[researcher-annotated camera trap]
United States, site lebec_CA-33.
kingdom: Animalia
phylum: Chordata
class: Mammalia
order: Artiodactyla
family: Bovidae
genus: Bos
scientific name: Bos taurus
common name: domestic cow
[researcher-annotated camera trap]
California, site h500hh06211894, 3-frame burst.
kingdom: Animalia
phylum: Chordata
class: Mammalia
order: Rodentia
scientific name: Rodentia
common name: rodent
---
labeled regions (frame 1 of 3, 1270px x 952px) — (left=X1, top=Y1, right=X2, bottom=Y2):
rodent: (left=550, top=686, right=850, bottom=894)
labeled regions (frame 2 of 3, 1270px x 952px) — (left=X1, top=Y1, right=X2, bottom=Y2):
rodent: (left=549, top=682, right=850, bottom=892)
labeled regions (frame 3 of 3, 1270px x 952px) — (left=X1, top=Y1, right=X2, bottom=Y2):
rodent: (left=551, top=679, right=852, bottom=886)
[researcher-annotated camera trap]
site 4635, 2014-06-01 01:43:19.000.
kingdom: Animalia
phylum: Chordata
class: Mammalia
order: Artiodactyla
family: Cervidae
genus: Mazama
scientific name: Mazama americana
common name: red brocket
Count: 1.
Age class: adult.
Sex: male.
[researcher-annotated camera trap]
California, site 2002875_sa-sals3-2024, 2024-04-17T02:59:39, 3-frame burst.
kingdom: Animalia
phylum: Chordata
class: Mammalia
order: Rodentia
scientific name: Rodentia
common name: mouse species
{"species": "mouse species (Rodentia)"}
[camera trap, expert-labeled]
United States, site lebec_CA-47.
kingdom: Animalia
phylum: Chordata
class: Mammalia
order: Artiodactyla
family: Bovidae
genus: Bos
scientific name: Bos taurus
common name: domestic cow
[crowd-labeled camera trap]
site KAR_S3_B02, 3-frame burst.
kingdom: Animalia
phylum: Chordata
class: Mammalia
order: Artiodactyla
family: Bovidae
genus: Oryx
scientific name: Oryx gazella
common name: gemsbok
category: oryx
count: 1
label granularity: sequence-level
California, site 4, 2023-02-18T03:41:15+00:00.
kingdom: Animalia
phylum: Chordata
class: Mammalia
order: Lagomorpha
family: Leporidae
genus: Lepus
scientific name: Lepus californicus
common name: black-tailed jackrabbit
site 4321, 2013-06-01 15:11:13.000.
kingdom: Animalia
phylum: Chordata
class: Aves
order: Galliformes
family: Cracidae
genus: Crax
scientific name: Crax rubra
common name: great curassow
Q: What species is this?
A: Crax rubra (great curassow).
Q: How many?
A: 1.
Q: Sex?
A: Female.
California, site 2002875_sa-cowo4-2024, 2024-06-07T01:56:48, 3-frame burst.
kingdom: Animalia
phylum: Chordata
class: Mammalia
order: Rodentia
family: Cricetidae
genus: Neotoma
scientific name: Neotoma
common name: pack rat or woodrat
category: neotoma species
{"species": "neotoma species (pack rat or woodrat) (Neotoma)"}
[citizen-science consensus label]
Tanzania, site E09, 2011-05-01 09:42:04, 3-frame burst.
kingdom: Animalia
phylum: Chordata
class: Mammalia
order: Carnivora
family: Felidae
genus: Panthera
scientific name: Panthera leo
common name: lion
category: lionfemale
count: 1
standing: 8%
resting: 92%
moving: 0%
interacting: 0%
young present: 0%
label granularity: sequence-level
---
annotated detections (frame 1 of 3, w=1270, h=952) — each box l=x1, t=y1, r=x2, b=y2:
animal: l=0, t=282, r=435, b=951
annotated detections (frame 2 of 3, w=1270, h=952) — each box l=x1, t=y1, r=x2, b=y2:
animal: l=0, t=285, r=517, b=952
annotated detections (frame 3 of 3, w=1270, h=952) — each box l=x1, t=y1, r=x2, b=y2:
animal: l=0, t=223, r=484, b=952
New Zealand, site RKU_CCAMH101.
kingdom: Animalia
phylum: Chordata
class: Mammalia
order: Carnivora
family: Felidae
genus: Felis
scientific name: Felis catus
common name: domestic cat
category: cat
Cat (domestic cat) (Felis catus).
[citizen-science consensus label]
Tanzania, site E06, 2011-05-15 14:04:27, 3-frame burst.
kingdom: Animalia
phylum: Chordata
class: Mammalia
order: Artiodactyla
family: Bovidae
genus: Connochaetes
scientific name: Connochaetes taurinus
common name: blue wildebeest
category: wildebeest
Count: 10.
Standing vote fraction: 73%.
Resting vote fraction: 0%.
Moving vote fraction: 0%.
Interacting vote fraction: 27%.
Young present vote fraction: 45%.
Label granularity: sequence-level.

= = =

- [ACTIVITY]:
Exactly as written above, set down the whole listing again.

- [ANSWER BOX]:
[researcher-annotated camera trap]
United States, site lebec_CA-33.
kingdom: Animalia
phylum: Chordata
class: Mammalia
order: Artiodactyla
family: Bovidae
genus: Bos
scientific name: Bos taurus
common name: domestic cow
[researcher-annotated camera trap]
California, site h500hh06211894, 3-frame burst.
kingdom: Animalia
phylum: Chordata
class: Mammalia
order: Rodentia
scientific name: Rodentia
common name: rodent
---
labeled regions (frame 1 of 3, 1270px x 952px) — (left=X1, top=Y1, right=X2, bottom=Y2):
rodent: (left=550, top=686, right=850, bottom=894)
labeled regions (frame 2 of 3, 1270px x 952px) — (left=X1, top=Y1, right=X2, bottom=Y2):
rodent: (left=549, top=682, right=850, bottom=892)
labeled regions (frame 3 of 3, 1270px x 952px) — (left=X1, top=Y1, right=X2, bottom=Y2):
rodent: (left=551, top=679, right=852, bottom=886)
[researcher-annotated camera trap]
site 4635, 2014-06-01 01:43:19.000.
kingdom: Animalia
phylum: Chordata
class: Mammalia
order: Artiodactyla
family: Cervidae
genus: Mazama
scientific name: Mazama americana
common name: red brocket
Count: 1.
Age class: adult.
Sex: male.
[researcher-annotated camera trap]
California, site 2002875_sa-sals3-2024, 2024-04-17T02:59:39, 3-frame burst.
kingdom: Animalia
phylum: Chordata
class: Mammalia
order: Rodentia
scientific name: Rodentia
common name: mouse species
{"species": "mouse species (Rodentia)"}
[camera trap, expert-labeled]
United States, site lebec_CA-47.
kingdom: Animalia
phylum: Chordata
class: Mammalia
order: Artiodactyla
family: Bovidae
genus: Bos
scientific name: Bos taurus
common name: domestic cow
[crowd-labeled camera trap]
site KAR_S3_B02, 3-frame burst.
kingdom: Animalia
phylum: Chordata
class: Mammalia
order: Artiodactyla
family: Bovidae
genus: Oryx
scientific name: Oryx gazella
common name: gemsbok
category: oryx
count: 1
label granularity: sequence-level
California, site 4, 2023-02-18T03:41:15+00:00.
kingdom: Animalia
phylum: Chordata
class: Mammalia
order: Lagomorpha
family: Leporidae
genus: Lepus
scientific name: Lepus californicus
common name: black-tailed jackrabbit
site 4321, 2013-06-01 15:11:13.000.
kingdom: Animalia
phylum: Chordata
class: Aves
order: Galliformes
family: Cracidae
genus: Crax
scientific name: Crax rubra
common name: great curassow
Q: What species is this?
A: Crax rubra (great curassow).
Q: How many?
A: 1.
Q: Sex?
A: Female.
California, site 2002875_sa-cowo4-2024, 2024-06-07T01:56:48, 3-frame burst.
kingdom: Animalia
phylum: Chordata
class: Mammalia
order: Rodentia
family: Cricetidae
genus: Neotoma
scientific name: Neotoma
common name: pack rat or woodrat
category: neotoma species
{"species": "neotoma species (pack rat or woodrat) (Neotoma)"}
[citizen-science consensus label]
Tanzania, site E09, 2011-05-01 09:42:04, 3-frame burst.
kingdom: Animalia
phylum: Chordata
class: Mammalia
order: Carnivora
family: Felidae
genus: Panthera
scientific name: Panthera leo
common name: lion
category: lionfemale
count: 1
standing: 8%
resting: 92%
moving: 0%
interacting: 0%
young present: 0%
label granularity: sequence-level
---
annotated detections (frame 1 of 3, w=1270, h=952) — each box l=x1, t=y1, r=x2, b=y2:
animal: l=0, t=282, r=435, b=951
annotated detections (frame 2 of 3, w=1270, h=952) — each box l=x1, t=y1, r=x2, b=y2:
animal: l=0, t=285, r=517, b=952
annotated detections (frame 3 of 3, w=1270, h=952) — each box l=x1, t=y1, r=x2, b=y2:
animal: l=0, t=223, r=484, b=952
New Zealand, site RKU_CCAMH101.
kingdom: Animalia
phylum: Chordata
class: Mammalia
order: Carnivora
family: Felidae
genus: Felis
scientific name: Felis catus
common name: domestic cat
category: cat
Cat (domestic cat) (Felis catus).
[citizen-science consensus label]
Tanzania, site E06, 2011-05-15 14:04:27, 3-frame burst.
kingdom: Animalia
phylum: Chordata
class: Mammalia
order: Artiodactyla
family: Bovidae
genus: Connochaetes
scientific name: Connochaetes taurinus
common name: blue wildebeest
category: wildebeest
Count: 10.
Standing vote fraction: 73%.
Resting vote fraction: 0%.
Moving vote fraction: 0%.
Interacting vote fraction: 27%.
Young present vote fraction: 45%.
Label granularity: sequence-level.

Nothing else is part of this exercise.